Work request 1: Translate this sentence from the article on coping with death during COVID-19 into Spanish: "Death, regardless of how it comes, causes grief."
Work request 2: Write out the article on coping with death during COVID-19 word for word, everything from "Dr Sue explained that normally" down to "the dying person.".

Extract provided:
──────
Death, regardless of how it comes, causes grief. However, the current COVID-19 pandemic has presented several peculiarities, from ailing persons dying alone to restricted numbers at funerals. These can make coping with death a bit more challenging.
In an interview with the Barbados Government Information Service, Consultant Psychiatrist at the Psychiatric Hospital Dr Joy Sue discussed some coping mechanisms to help persons deal with death, especially during these times.
Dr Sue explained that normally when medical professionals suspected a client in hospital was close to death, the family would often be called to see that person alive for the last time. This provides closure for relatives, and a sense of peace for the dying person.
However, death has become increasingly complicated for families whose loved ones are isolated with COVID-19 in healthcare facilities. The severity of the respiratory symptoms can make it difficult or impossible for the sick person to speak, or reach out without assistance. The ideal situation would be to facilitate video calls, but Dr Sue pointed out this could not always be done.
“Unless a relative is also in the facility, this may not be possible. When there are relatives in the same facility, they are allowed to visit, talk with and provide support for their loved one by simply just being there,” she shared.
Sadly, some persons with severe cases and underlying conditions have died “alone” as healthy relatives could not visit them due to the contagious nature of COVID-19.
The infectious viral illness has also forced governments around the globe to implement strict measures against social gatherings. Attendance at funerals have been limited to a minimum of five persons in some countries and up to 20 in others. This, too, could present challenges as family members will have to agree on who can and cannot attend.
Here are Dr Sue’s tips for coping with death, especially during the COVID-19 pandemic.
Use technology to connect: When a loved one is dying or has died, family members usually like to come together physically to offer support for each other. With social distancing restrictions, family members should reach out via telephone, text, family groups on WhatsApp, or video and conference calls.
Focus on fond memories: Dr Sue explained that sharing fond memories of the loved one through stories, photos or videos, “helps to remember the good about the person’s life and the impact that person may have had on relatives, instead of only concentrating on the negative aspect of the situation which is the loss”.
──────
Extracted material:
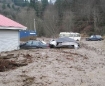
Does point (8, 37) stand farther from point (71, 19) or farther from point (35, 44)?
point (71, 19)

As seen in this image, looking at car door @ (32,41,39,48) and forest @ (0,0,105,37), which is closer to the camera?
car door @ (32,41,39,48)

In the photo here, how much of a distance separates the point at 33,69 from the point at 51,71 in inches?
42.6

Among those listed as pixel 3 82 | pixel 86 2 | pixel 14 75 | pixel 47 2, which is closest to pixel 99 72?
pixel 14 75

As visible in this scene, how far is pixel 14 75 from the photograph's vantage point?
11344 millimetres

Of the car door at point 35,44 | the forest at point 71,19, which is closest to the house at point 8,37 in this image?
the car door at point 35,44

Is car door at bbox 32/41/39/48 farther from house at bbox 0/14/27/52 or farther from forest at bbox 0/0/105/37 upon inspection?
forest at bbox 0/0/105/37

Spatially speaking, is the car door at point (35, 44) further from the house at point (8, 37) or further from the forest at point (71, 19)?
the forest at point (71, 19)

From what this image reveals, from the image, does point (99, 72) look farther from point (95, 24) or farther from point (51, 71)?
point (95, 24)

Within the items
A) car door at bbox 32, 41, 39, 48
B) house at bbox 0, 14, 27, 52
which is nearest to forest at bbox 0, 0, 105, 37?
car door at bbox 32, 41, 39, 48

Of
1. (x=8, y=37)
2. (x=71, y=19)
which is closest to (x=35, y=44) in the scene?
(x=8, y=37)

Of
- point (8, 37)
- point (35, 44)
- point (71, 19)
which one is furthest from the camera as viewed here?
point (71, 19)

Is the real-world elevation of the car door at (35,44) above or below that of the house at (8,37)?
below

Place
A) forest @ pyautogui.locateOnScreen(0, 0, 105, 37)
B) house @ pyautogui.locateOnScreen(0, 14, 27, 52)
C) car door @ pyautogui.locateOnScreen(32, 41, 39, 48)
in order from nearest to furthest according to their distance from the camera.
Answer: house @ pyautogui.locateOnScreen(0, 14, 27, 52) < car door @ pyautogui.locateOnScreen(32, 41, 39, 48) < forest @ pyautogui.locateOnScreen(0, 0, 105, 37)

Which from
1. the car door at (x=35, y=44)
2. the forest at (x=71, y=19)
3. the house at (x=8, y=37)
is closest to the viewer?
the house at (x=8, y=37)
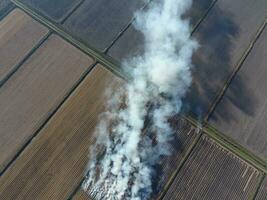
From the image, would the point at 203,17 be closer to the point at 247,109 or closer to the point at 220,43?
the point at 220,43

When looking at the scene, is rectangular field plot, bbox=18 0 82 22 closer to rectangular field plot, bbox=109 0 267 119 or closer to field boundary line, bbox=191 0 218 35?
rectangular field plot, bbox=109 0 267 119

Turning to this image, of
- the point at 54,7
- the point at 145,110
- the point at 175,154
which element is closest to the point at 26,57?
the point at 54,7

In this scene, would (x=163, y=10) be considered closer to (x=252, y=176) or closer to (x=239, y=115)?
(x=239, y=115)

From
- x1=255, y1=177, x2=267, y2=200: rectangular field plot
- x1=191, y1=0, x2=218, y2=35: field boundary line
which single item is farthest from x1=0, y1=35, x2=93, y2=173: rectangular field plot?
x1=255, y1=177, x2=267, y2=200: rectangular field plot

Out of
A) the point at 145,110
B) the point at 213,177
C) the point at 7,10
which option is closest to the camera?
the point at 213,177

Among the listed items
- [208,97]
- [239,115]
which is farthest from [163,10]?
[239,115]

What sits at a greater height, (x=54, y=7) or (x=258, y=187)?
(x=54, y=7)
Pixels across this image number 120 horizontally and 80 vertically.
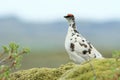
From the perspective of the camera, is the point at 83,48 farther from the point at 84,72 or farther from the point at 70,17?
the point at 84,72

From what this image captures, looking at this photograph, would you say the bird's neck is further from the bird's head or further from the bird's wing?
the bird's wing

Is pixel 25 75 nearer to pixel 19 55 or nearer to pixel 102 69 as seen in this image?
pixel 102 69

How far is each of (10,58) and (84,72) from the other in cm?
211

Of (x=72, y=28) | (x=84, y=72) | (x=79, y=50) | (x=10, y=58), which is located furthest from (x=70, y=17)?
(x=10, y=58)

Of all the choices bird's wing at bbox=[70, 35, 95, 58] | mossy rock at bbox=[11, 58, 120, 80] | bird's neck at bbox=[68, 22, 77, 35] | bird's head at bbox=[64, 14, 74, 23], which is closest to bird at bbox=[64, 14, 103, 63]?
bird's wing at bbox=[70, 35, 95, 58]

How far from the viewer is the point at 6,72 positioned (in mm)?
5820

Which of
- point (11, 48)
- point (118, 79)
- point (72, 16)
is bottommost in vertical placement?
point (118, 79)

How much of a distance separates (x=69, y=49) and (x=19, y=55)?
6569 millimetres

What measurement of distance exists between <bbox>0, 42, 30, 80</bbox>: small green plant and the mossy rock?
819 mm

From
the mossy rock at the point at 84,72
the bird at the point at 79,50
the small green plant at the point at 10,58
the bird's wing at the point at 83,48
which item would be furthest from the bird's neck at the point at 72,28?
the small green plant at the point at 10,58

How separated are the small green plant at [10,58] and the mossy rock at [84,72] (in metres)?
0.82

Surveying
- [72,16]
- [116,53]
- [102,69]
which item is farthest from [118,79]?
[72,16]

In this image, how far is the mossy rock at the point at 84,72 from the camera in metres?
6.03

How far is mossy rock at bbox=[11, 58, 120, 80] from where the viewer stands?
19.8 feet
──────
Worked solution 1: La muerte, sin importar cómo llegue, causa dolor.

Worked solution 2:
Dr Sue explained that normally when medical professionals suspected a client in hospital was close to death, the family would often be called to see that person alive for the last time. This provides closure for relatives, and a sense of peace for the dying person.